Do black holes have charges? Do black holes have charges? If so, how would they be measured? Also, does electricity behave the same way?  Black holes affect photons, which are carriers of EM radiation, so do black holes have any effect on the electric force?
 A: Our current understanding suggests that black holes can have electric charge, and that in addition to mass and angular momentum, these are the only ways that black holes can have distinguishable physical properties. This is a result of the famous no-hair theorem, although keep in mind that no definitive proof of this theorem yet exists.
As this wikipedia entry on charged black holes points out, though, the electric charge of a black hole is generally expected to be quite small.
Far away from the black hole, you could in principle measure the electric charge in the same you measure any other electric field, say with an electrometer, although this it seems like it would be quite difficult to make a sensitive enough measurement. As you get closer to the black hole, the geometry of the field lines will be affected by the gravity of the black hole, as reflected in its space-time metric. Again, putting practicalities aside, it would also be possible in principle to measure the charge of the black hole by measuring its gravitational signature via the metric and solving for the charge, if one already knows its mass. 
A: These are two separate questions. It's better if you don't try to combine two questions into one.

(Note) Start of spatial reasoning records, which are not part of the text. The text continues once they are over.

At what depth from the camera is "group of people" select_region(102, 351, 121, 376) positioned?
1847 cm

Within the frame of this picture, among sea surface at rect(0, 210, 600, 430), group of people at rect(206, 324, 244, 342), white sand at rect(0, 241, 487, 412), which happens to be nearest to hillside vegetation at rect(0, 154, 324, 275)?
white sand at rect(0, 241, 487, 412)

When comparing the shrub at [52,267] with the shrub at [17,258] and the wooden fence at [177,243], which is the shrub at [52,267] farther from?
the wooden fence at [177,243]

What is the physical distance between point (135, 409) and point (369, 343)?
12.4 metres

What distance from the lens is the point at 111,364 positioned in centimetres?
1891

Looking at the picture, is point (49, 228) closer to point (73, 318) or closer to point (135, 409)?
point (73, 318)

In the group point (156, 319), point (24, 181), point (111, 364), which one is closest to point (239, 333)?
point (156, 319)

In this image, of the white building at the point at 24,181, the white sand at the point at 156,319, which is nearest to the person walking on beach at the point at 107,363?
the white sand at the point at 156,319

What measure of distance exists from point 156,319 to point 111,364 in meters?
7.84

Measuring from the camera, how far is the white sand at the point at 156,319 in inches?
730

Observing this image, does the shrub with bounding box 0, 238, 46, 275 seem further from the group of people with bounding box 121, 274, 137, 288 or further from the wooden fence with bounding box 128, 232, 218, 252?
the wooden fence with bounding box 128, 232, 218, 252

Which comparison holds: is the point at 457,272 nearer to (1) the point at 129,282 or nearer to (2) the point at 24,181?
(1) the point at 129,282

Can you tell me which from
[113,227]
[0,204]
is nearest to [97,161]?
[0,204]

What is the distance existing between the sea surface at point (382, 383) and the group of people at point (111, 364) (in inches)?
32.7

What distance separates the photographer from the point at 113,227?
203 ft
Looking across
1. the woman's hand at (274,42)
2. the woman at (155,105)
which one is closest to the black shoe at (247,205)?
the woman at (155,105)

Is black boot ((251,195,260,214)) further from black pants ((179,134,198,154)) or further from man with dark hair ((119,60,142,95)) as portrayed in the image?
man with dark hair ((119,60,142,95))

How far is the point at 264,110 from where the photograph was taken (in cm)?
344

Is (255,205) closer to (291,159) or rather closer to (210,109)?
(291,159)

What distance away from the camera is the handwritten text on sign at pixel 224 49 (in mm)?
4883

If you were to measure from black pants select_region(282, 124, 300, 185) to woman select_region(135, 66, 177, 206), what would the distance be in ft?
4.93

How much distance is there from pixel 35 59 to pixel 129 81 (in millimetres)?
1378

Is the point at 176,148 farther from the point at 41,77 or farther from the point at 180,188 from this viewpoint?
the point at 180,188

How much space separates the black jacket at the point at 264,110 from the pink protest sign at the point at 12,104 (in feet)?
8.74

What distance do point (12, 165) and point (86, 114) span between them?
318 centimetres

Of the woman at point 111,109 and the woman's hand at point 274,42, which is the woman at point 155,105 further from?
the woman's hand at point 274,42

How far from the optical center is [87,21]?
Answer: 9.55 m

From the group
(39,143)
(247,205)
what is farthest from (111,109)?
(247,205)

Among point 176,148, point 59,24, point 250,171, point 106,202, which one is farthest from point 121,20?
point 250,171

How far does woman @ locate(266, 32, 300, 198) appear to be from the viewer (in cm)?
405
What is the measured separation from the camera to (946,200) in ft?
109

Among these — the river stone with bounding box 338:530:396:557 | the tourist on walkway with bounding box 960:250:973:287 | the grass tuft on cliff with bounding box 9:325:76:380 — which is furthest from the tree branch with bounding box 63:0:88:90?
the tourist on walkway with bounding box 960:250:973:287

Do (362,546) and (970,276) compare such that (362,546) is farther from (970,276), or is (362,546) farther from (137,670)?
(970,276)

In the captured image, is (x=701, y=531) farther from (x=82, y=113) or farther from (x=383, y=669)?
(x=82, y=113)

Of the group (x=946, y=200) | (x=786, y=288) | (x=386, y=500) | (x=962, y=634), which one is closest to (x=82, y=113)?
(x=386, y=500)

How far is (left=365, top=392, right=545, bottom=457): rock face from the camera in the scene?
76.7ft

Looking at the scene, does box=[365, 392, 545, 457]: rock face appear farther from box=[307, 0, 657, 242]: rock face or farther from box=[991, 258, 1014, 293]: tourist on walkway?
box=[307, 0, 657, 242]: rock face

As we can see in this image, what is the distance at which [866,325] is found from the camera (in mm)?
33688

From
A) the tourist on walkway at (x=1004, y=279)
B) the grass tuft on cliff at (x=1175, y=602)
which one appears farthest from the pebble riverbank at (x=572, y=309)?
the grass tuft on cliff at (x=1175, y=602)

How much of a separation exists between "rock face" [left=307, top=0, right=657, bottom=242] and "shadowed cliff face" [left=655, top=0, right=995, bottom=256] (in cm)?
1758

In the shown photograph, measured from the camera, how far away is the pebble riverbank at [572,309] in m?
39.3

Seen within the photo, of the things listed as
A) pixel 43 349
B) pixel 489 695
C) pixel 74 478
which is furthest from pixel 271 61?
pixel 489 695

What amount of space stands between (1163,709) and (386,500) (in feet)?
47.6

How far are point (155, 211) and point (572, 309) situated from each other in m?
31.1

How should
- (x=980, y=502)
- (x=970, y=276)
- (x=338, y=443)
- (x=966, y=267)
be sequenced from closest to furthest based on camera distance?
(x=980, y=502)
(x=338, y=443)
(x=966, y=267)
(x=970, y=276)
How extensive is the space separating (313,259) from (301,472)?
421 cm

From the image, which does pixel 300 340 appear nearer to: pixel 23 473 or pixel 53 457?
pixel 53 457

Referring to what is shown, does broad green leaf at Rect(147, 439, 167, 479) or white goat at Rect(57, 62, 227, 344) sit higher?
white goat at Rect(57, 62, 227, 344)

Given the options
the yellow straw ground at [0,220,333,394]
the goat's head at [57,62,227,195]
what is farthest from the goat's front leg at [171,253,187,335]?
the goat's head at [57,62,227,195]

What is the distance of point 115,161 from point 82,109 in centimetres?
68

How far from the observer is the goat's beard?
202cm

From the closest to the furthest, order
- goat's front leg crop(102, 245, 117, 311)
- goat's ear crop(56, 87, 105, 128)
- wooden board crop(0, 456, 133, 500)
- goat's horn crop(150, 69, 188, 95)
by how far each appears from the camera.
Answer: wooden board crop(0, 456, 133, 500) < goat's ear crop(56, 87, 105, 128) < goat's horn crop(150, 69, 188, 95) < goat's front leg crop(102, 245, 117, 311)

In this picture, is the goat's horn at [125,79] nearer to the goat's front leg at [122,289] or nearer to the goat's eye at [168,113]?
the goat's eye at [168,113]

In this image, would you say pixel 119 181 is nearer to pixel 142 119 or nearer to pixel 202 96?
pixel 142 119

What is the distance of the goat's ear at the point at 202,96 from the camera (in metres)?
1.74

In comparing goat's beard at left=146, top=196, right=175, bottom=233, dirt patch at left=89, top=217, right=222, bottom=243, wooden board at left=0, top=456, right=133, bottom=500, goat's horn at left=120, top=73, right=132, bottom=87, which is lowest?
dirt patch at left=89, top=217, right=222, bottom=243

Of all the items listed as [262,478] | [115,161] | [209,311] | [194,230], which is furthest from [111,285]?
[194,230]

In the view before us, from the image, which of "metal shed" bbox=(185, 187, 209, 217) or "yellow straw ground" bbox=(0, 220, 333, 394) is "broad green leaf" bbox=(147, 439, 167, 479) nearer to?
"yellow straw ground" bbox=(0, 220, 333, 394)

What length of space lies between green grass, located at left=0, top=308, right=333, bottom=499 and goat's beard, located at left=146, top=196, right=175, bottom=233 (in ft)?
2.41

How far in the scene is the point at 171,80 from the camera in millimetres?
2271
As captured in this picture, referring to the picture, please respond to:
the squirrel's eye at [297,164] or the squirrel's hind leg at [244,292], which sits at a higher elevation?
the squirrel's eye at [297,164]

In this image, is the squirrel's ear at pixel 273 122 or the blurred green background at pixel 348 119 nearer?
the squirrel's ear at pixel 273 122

In answer to the first question, yes, a black hole can have a measurable charge. You measure it the same way you'd measure any other charge. This is all purely theoretical, however. Many real-life black holes have been observed and characterized by their masses, but there is no realistic chance that any black hole will ever have enough charge to be measurable.
The way we know that black holes can be charged is that there exist solutions to the Einstein field equations such as the Reissner–Nordström metric, in which a charged test particle experiences a force not experienced by a neutral test particle. The no-hair theorems for black holes explicitly allow electric charge as an observable type of "hair" that it is possible for a black hole to have.
In answer to the second question, Maxwell's equations can be expressed in tensor form, and in this form, they work equally well in general relativity.